2. Domain Analysis and Description
1.1. Describe domain, provide motivation
The domain of our data warehouse should include all necessary information about students of
Free University of BozenBolzano. It consists of 5 faculties (Computer Science, Economics and
Management, Education, Design and Art, Science and Technology). Each faculty has own study
programs. For example Computer Science faculty now offering 3 study programs (Bachelor in
Computer Science and Engineering, Master of Science in Computer Science, PhD in Computer
Science). So each study program has own students. This university is trilingual, so some of the
students should know at least three languages.
1.2. Business processes
1.2.1. Student career
Process “Student career” shows activities what student can do in university (e.g. enroll,
graduate, study) and also related information about student for statistics like what languages
student knows, what universities student finished before and also for which country student
come from.
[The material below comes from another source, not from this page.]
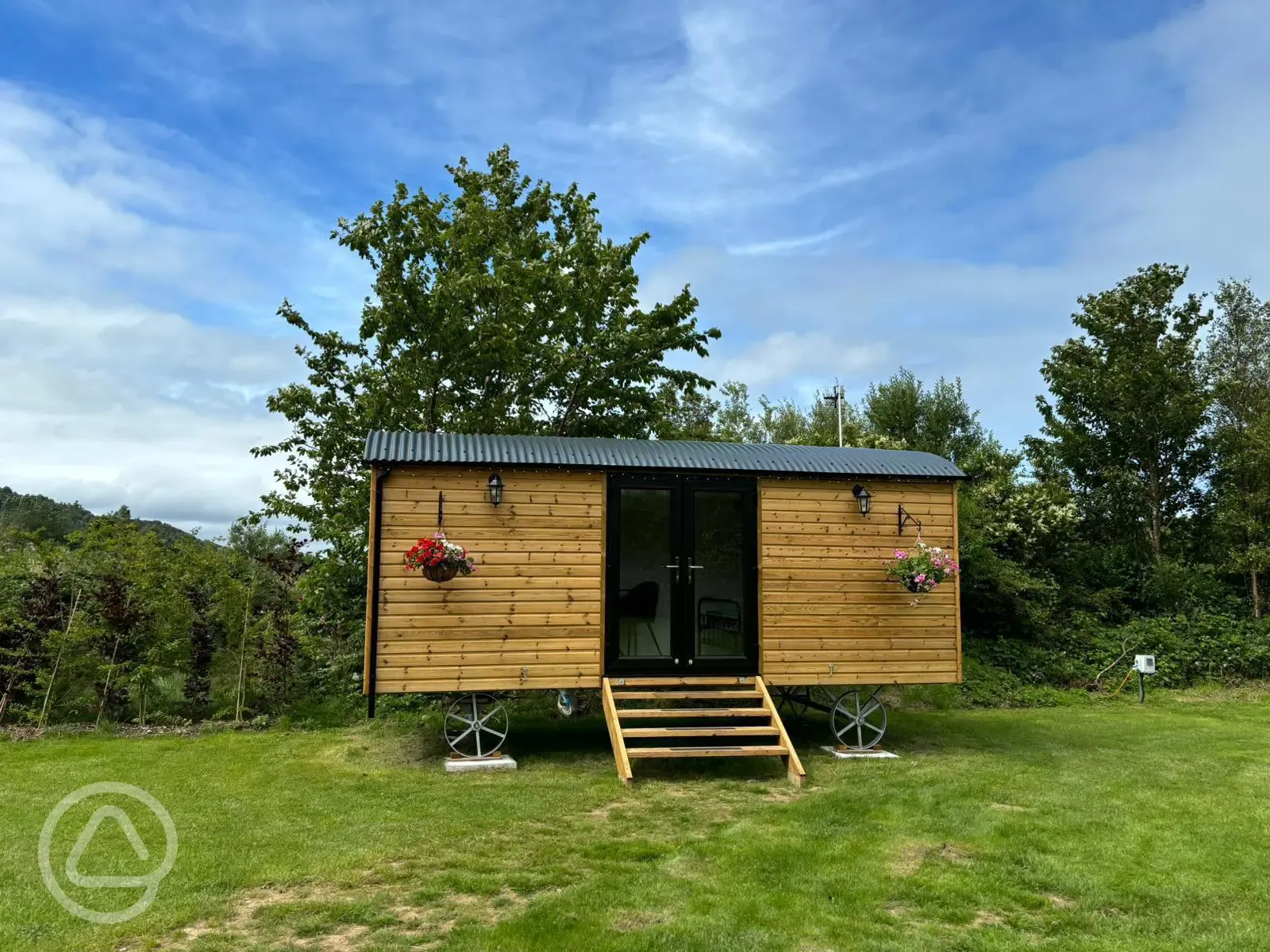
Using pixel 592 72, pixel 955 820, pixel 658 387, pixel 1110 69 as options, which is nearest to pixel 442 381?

Also it is possible to get information about internship.
Business questions:
About enrollment
● How many students enrolled from nonEurope countries in 2012?
● How many local students (from South Tyrol) enrolled in 2011?
● What is the percentage of Italian students enrolled last year?
● How many student enrolled in Computer Science faculty in 2011?
About graduation
● How many students from Asia finished master degree last year?
● How many students graduated from those who enrolled in year 2010?
● What is the average time for graduation?
About studying process
● How many students are studying in Econimics Masters?
● How many non regular students (ERASMUS+, etc) are studying in Computer Science
bachelor?
● How many incoming/outgoing students (mobility) are in year 2014?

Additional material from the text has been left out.